Cat bonds trade like corporate bonds and the market has expanded steadily over time. Issuance has continued to grow, with record years repeatedly surpassed and a wider pool of sponsors coming to market. In Jones’ telling, this is no longer a narrow ‘Florida wind’ trade. It is a global market spanning major regions of the US, Europe and Japan, with a broader opportunity set and a growing institutional base.
That breadth matters because it changes how the asset class can fit in portfolios. Historically, insurance-linked securities often sat in specialist or hedge fund buckets.
More recently, they have found a place in liquid alternatives and even in global bond portfolios. Here their floating-rate nature and wide spreads have made them competitive with more traditional credit exposures. Jones was candid that there is no perfect classification, but that ambiguity may be less important than the role the asset class can actually play.
Growth has created a broader opportunity set
Jones’ third key point is that the market has matured materially. The global property insurance and reinsurance market has grown from around $500 billion a decade ago to roughly $750 billion today. This growth has been supported by inflation, demographic change, and the simple reality that more assets now require protection. As populations and wealth concentrate in exposed areas, demand for insurance capacity continues to rise.
“It has been a strong asset class the last few years, and a lot of things that have converged.”
That growth has flowed through into the securities market. The liquid catastrophe bond segment has posted record issuance over recent years.
Similarly, private placements offer a shorter duration complement for those comfortable with a less liquid structure. Jones’ broader point is that as the market expands, investors get more choice across geographies, structures and risk-return profiles. It is not one trade. It is an increasingly diverse segment of the alternative’s universe. This expansion enhances diversification options for advisers seeking uncorrelated exposures
Importantly, the recent strength in returns has not come from a single factor. Higher cash rates have helped because the asset class is floating rate.

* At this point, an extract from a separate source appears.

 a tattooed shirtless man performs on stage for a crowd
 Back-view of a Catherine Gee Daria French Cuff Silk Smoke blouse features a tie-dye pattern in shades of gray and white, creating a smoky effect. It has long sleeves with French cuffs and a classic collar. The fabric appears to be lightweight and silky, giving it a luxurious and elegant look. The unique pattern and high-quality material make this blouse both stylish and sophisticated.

Insurance premiums have also risen as inflation has pushed up replacement costs, insurers have sought to recover losses, and demand for cover has remained robust. As a result, the coupons available to investors reflect both the interest rate environment and the repricing of insurance risk itself.
Experience still matters in a specialist market
If Jones is making the case for broader adoption, he is also clear that manager skill matters. This is a specialised market where counterparties, underwriting standards, claims handling and risk modelling all affect outcomes. It is not enough to look at the headline spread and assume the job is done.

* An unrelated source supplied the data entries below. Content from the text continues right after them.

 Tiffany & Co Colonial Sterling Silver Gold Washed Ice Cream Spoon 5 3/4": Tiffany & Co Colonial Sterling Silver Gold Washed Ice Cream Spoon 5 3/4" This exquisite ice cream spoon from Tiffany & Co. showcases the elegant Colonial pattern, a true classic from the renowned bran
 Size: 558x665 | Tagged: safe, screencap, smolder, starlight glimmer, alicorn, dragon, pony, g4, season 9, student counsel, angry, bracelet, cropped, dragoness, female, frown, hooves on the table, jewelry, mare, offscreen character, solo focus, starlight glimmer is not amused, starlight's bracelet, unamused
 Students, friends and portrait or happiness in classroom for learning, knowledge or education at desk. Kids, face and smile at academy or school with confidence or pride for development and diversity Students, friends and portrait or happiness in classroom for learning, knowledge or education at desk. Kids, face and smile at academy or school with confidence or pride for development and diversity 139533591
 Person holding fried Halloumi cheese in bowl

Investors need to know which risks are genuinely well rewarded and which are not. They also need confidence in the insurers and structures sitting behind each instrument. That is where Leadenhall’s heritage comes into the story.
Jones stressed that the team’s value lies not only in analysing statistics, but also in understanding how the market functions. This includes how counterparties behave after events and where governance and underwriting quality are strongest. That depth of knowledge is likely to help determine whether insurance‑linked securities remain a useful diversifier or become an avoidable surprise.
The takeaway is straightforward. Insurance-linked securities will not replace equities, credit or private assets. But they may offer something many portfolios still lack. A source of return and income that does not depend on the economic cycle and does not panic when everything else does. In an investment landscape where true diversification is scarce, that may be reason enough to pay closer attention.